原告団長である又坂常人信州大学名誉教授、戦争体験者・新海 寛さん、新潟大学学生・大橋直紀さん、母としての立場から金井奈津子さん、元国鉄・JR職員の後藤正次さん、教員としての立場から竹内忍さんの6名の方が証人として立ち、証人尋問が行われた。

裁判の傍聴なんてほぼ未経験に近い私にとって、見るもの一つ一つがテレビの世界。こんな風に裁判て行われているんだ・・・と、まずはそこからだった。

この貴重な機会をいただくことになったのは、女性裁判官の評判を聞いたことからだった。多くの裁判官が国よりの判決を下す中、珍しく原告側に配慮した裁判をすすめているとのこと。そんな裁判官に率直に興味を抱いたし、裁判なんて遠い世界のものと感じていた私が、身近に思えた瞬間だった。「私も見たいです。もし傍聴できるならさせてください。」と願い出た。

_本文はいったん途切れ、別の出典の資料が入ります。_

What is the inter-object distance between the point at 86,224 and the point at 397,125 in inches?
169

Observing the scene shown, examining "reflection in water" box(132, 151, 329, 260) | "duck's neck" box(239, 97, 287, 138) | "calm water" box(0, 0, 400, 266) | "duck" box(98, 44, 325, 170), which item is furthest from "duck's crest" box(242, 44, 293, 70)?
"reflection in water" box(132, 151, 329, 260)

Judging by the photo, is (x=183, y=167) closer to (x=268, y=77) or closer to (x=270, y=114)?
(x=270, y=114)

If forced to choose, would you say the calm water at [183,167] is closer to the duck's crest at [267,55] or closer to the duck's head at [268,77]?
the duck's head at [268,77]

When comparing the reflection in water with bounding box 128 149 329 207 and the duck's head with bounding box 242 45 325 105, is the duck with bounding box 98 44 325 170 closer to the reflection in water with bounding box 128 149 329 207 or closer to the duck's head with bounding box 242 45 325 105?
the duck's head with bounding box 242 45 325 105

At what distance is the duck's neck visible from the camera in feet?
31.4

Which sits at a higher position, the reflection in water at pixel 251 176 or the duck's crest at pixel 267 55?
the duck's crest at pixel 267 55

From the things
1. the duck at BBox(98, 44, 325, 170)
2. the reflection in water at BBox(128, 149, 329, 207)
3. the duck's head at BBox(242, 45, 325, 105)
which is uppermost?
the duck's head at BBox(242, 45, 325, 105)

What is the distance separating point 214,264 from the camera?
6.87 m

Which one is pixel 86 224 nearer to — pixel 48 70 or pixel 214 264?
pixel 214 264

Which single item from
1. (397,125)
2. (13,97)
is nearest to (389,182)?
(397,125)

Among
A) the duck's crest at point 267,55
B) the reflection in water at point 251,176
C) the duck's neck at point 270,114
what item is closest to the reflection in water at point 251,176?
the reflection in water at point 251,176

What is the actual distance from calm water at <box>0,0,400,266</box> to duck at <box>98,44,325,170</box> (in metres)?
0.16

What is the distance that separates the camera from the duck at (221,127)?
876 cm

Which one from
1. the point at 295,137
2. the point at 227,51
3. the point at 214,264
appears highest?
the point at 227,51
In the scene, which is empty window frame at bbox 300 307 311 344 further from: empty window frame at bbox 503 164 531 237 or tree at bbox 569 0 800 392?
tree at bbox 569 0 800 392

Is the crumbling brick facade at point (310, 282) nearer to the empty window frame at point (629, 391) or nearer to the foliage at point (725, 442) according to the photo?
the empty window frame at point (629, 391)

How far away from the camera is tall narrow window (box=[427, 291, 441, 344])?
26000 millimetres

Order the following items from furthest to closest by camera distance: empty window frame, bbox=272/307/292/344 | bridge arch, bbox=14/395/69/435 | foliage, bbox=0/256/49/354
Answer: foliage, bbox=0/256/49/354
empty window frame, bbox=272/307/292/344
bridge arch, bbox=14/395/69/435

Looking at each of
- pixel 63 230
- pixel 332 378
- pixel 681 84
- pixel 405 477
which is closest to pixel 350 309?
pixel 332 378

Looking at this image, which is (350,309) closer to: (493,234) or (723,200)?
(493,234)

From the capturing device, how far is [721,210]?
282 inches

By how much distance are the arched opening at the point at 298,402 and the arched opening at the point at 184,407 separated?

それぞれの証言は、当事者性が強く、ひとりひとりの言葉が胸に響いた。中でも、新海さんの戦争体験の生の声は、衝撃的だった。戦争体験者の話を直接聴いたのは初めてだったが、今後あらためて当時の話をきちんと聴いておかなければと思った。そして、大学生の大橋さんのお話。「生きづらい人の助けになる」という夢を叶えるために法学部に入り、勉強していた彼が、憲法がこんな簡単に解釈によって捻じ曲げられてしまうことにショックを受け、勉強に身が入らなくなってしまったという。これからの若者が未来に希望を持てない国なんて、この国は終わってしまう・・・。この判決一つで、希望を抱いて歩いていけるか、絶望で前に進めなくなるかがかかっているのだ。最後の竹内さんの証言では、大人である私達ができることはなんだろうと考えさせられた。立場とか職業とかそんなもの一切超えて、一人の人間として、向き合わなければいけない時期に入ってきている、本当にそう思う。

新型コロナに翻弄される今、全世界の誰もが他人事ではなくなってきている。それぞれが自分事として真剣に立ち向かう時期に来ているということなのだろうか。